ABOUT THIS TASK
All records below are to be set down exactly, each character intact.

Start of EXTRACTED RECORDS

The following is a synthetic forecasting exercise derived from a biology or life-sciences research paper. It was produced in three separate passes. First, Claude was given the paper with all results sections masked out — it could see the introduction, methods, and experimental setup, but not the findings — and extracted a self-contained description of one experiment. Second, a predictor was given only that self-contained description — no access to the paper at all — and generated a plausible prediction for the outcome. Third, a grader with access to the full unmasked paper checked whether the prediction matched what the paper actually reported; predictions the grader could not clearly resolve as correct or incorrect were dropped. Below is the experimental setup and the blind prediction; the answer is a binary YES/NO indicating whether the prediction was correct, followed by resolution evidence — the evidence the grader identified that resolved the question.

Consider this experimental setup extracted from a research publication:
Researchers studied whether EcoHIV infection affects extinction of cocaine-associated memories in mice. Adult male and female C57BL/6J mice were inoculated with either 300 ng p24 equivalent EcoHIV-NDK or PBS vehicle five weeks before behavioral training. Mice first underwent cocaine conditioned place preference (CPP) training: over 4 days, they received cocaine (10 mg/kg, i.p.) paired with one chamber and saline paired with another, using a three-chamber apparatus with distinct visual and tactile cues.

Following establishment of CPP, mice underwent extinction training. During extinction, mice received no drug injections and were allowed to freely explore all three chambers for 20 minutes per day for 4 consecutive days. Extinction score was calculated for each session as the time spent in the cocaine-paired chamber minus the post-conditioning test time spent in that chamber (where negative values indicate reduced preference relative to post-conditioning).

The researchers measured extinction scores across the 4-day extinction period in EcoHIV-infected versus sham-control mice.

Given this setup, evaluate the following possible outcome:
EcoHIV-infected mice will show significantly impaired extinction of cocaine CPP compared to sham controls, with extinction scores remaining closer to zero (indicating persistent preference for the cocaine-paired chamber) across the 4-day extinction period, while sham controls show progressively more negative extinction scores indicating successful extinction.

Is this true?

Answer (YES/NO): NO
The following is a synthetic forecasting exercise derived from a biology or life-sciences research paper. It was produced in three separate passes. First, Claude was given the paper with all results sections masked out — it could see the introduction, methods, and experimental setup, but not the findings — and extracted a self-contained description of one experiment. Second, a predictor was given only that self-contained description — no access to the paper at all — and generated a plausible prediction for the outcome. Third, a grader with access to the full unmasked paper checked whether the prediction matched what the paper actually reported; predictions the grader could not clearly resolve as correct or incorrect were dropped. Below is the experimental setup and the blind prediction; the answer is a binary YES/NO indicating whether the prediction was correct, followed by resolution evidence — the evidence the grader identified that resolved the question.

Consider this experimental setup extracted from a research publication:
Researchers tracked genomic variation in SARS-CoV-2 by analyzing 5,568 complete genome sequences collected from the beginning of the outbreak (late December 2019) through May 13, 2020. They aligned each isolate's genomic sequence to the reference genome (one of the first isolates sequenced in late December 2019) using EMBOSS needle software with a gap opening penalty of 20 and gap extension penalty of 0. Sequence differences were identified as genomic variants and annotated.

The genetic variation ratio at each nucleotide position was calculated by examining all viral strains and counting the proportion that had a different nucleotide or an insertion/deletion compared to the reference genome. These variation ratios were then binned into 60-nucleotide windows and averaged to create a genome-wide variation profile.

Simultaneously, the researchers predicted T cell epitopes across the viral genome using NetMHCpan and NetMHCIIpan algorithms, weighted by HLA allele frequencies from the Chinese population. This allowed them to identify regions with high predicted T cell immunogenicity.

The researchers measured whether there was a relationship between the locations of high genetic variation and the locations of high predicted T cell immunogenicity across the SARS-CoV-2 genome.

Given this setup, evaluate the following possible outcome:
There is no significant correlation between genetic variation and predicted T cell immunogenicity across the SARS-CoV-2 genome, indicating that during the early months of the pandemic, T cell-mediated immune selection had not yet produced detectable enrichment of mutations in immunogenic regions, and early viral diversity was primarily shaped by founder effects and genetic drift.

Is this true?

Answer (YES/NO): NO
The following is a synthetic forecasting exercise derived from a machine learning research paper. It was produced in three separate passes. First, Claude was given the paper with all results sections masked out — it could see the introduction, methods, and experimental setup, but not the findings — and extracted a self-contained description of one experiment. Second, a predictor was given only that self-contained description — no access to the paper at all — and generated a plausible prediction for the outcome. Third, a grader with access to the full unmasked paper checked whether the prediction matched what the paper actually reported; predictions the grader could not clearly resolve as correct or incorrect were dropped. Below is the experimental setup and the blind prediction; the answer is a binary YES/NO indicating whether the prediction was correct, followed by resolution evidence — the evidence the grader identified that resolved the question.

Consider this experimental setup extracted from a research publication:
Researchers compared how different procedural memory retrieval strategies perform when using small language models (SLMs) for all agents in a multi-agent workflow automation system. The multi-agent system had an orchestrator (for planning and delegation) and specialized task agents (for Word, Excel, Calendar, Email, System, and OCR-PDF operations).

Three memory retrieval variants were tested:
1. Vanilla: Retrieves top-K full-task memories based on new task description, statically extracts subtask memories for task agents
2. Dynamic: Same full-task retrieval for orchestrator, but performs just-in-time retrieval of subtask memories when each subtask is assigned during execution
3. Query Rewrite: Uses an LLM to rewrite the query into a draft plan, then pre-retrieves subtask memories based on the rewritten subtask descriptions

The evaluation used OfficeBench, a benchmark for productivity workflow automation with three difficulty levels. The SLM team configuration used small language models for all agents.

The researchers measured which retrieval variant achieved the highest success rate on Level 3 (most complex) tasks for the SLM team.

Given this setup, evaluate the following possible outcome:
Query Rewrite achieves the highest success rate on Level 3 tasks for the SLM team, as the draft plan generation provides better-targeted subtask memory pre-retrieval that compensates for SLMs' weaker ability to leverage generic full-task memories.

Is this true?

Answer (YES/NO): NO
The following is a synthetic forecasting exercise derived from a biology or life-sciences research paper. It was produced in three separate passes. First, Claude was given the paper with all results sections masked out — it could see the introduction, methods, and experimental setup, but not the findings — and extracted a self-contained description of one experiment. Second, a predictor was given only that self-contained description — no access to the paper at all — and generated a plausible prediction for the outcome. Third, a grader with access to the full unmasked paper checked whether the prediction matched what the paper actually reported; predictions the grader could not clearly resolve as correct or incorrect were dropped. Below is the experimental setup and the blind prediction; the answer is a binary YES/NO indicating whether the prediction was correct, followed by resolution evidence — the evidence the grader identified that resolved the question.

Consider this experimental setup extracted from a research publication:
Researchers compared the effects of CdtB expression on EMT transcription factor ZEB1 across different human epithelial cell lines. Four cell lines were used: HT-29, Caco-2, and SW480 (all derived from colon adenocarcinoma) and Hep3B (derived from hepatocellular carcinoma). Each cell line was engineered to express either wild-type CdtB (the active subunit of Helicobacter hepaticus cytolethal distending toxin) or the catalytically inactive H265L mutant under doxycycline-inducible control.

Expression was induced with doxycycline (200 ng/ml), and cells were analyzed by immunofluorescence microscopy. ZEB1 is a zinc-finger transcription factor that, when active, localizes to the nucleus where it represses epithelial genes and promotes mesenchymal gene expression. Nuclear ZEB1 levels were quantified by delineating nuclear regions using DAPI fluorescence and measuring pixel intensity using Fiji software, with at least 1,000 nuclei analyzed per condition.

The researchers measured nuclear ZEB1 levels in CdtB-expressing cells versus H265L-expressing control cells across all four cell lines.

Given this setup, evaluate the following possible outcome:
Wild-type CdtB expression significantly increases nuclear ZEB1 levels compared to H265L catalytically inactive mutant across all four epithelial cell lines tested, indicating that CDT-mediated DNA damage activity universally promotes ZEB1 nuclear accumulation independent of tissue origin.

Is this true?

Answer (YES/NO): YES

End of EXTRACTED RECORDS

EXERCISE RESULT
The following is a synthetic forecasting exercise derived from a biology or life-sciences research paper. It was produced in three separate passes. First, Claude was given the paper with all results sections masked out — it could see the introduction, methods, and experimental setup, but not the findings — and extracted a self-contained description of one experiment. Second, a predictor was given only that self-contained description — no access to the paper at all — and generated a plausible prediction for the outcome. Third, a grader with access to the full unmasked paper checked whether the prediction matched what the paper actually reported; predictions the grader could not clearly resolve as correct or incorrect were dropped. Below is the experimental setup and the blind prediction; the answer is a binary YES/NO indicating whether the prediction was correct, followed by resolution evidence — the evidence the grader identified that resolved the question.

Consider this experimental setup extracted from a research publication:
Researchers studied whether EcoHIV infection affects extinction of cocaine-associated memories in mice. Adult male and female C57BL/6J mice were inoculated with either 300 ng p24 equivalent EcoHIV-NDK or PBS vehicle five weeks before behavioral training. Mice first underwent cocaine conditioned place preference (CPP) training: over 4 days, they received cocaine (10 mg/kg, i.p.) paired with one chamber and saline paired with another, using a three-chamber apparatus with distinct visual and tactile cues.

Following establishment of CPP, mice underwent extinction training. During extinction, mice received no drug injections and were allowed to freely explore all three chambers for 20 minutes per day for 4 consecutive days. Extinction score was calculated for each session as the time spent in the cocaine-paired chamber minus the post-conditioning test time spent in that chamber (where negative values indicate reduced preference relative to post-conditioning).

The researchers measured extinction scores across the 4-day extinction period in EcoHIV-infected versus sham-control mice.

Given this setup, evaluate the following possible outcome:
EcoHIV-infected mice will show significantly impaired extinction of cocaine CPP compared to sham controls, with extinction scores remaining closer to zero (indicating persistent preference for the cocaine-paired chamber) across the 4-day extinction period, while sham controls show progressively more negative extinction scores indicating successful extinction.

Is this true?

Answer (YES/NO): NO
The following is a synthetic forecasting exercise derived from a biology or life-sciences research paper. It was produced in three separate passes. First, Claude was given the paper with all results sections masked out — it could see the introduction, methods, and experimental setup, but not the findings — and extracted a self-contained description of one experiment. Second, a predictor was given only that self-contained description — no access to the paper at all — and generated a plausible prediction for the outcome. Third, a grader with access to the full unmasked paper checked whether the prediction matched what the paper actually reported; predictions the grader could not clearly resolve as correct or incorrect were dropped. Below is the experimental setup and the blind prediction; the answer is a binary YES/NO indicating whether the prediction was correct, followed by resolution evidence — the evidence the grader identified that resolved the question.

Consider this experimental setup extracted from a research publication:
Researchers tracked genomic variation in SARS-CoV-2 by analyzing 5,568 complete genome sequences collected from the beginning of the outbreak (late December 2019) through May 13, 2020. They aligned each isolate's genomic sequence to the reference genome (one of the first isolates sequenced in late December 2019) using EMBOSS needle software with a gap opening penalty of 20 and gap extension penalty of 0. Sequence differences were identified as genomic variants and annotated.

The genetic variation ratio at each nucleotide position was calculated by examining all viral strains and counting the proportion that had a different nucleotide or an insertion/deletion compared to the reference genome. These variation ratios were then binned into 60-nucleotide windows and averaged to create a genome-wide variation profile.

Simultaneously, the researchers predicted T cell epitopes across the viral genome using NetMHCpan and NetMHCIIpan algorithms, weighted by HLA allele frequencies from the Chinese population. This allowed them to identify regions with high predicted T cell immunogenicity.

The researchers measured whether there was a relationship between the locations of high genetic variation and the locations of high predicted T cell immunogenicity across the SARS-CoV-2 genome.

Given this setup, evaluate the following possible outcome:
There is no significant correlation between genetic variation and predicted T cell immunogenicity across the SARS-CoV-2 genome, indicating that during the early months of the pandemic, T cell-mediated immune selection had not yet produced detectable enrichment of mutations in immunogenic regions, and early viral diversity was primarily shaped by founder effects and genetic drift.

Is this true?

Answer (YES/NO): NO
The following is a synthetic forecasting exercise derived from a machine learning research paper. It was produced in three separate passes. First, Claude was given the paper with all results sections masked out — it could see the introduction, methods, and experimental setup, but not the findings — and extracted a self-contained description of one experiment. Second, a predictor was given only that self-contained description — no access to the paper at all — and generated a plausible prediction for the outcome. Third, a grader with access to the full unmasked paper checked whether the prediction matched what the paper actually reported; predictions the grader could not clearly resolve as correct or incorrect were dropped. Below is the experimental setup and the blind prediction; the answer is a binary YES/NO indicating whether the prediction was correct, followed by resolution evidence — the evidence the grader identified that resolved the question.

Consider this experimental setup extracted from a research publication:
Researchers compared how different procedural memory retrieval strategies perform when using small language models (SLMs) for all agents in a multi-agent workflow automation system. The multi-agent system had an orchestrator (for planning and delegation) and specialized task agents (for Word, Excel, Calendar, Email, System, and OCR-PDF operations).

Three memory retrieval variants were tested:
1. Vanilla: Retrieves top-K full-task memories based on new task description, statically extracts subtask memories for task agents
2. Dynamic: Same full-task retrieval for orchestrator, but performs just-in-time retrieval of subtask memories when each subtask is assigned during execution
3. Query Rewrite: Uses an LLM to rewrite the query into a draft plan, then pre-retrieves subtask memories based on the rewritten subtask descriptions

The evaluation used OfficeBench, a benchmark for productivity workflow automation with three difficulty levels. The SLM team configuration used small language models for all agents.

The researchers measured which retrieval variant achieved the highest success rate on Level 3 (most complex) tasks for the SLM team.

Given this setup, evaluate the following possible outcome:
Query Rewrite achieves the highest success rate on Level 3 tasks for the SLM team, as the draft plan generation provides better-targeted subtask memory pre-retrieval that compensates for SLMs' weaker ability to leverage generic full-task memories.

Is this true?

Answer (YES/NO): NO
The following is a synthetic forecasting exercise derived from a biology or life-sciences research paper. It was produced in three separate passes. First, Claude was given the paper with all results sections masked out — it could see the introduction, methods, and experimental setup, but not the findings — and extracted a self-contained description of one experiment. Second, a predictor was given only that self-contained description — no access to the paper at all — and generated a plausible prediction for the outcome. Third, a grader with access to the full unmasked paper checked whether the prediction matched what the paper actually reported; predictions the grader could not clearly resolve as correct or incorrect were dropped. Below is the experimental setup and the blind prediction; the answer is a binary YES/NO indicating whether the prediction was correct, followed by resolution evidence — the evidence the grader identified that resolved the question.

Consider this experimental setup extracted from a research publication:
Researchers compared the effects of CdtB expression on EMT transcription factor ZEB1 across different human epithelial cell lines. Four cell lines were used: HT-29, Caco-2, and SW480 (all derived from colon adenocarcinoma) and Hep3B (derived from hepatocellular carcinoma). Each cell line was engineered to express either wild-type CdtB (the active subunit of Helicobacter hepaticus cytolethal distending toxin) or the catalytically inactive H265L mutant under doxycycline-inducible control.

Expression was induced with doxycycline (200 ng/ml), and cells were analyzed by immunofluorescence microscopy. ZEB1 is a zinc-finger transcription factor that, when active, localizes to the nucleus where it represses epithelial genes and promotes mesenchymal gene expression. Nuclear ZEB1 levels were quantified by delineating nuclear regions using DAPI fluorescence and measuring pixel intensity using Fiji software, with at least 1,000 nuclei analyzed per condition.

The researchers measured nuclear ZEB1 levels in CdtB-expressing cells versus H265L-expressing control cells across all four cell lines.

Given this setup, evaluate the following possible outcome:
Wild-type CdtB expression significantly increases nuclear ZEB1 levels compared to H265L catalytically inactive mutant across all four epithelial cell lines tested, indicating that CDT-mediated DNA damage activity universally promotes ZEB1 nuclear accumulation independent of tissue origin.

Is this true?

Answer (YES/NO): YES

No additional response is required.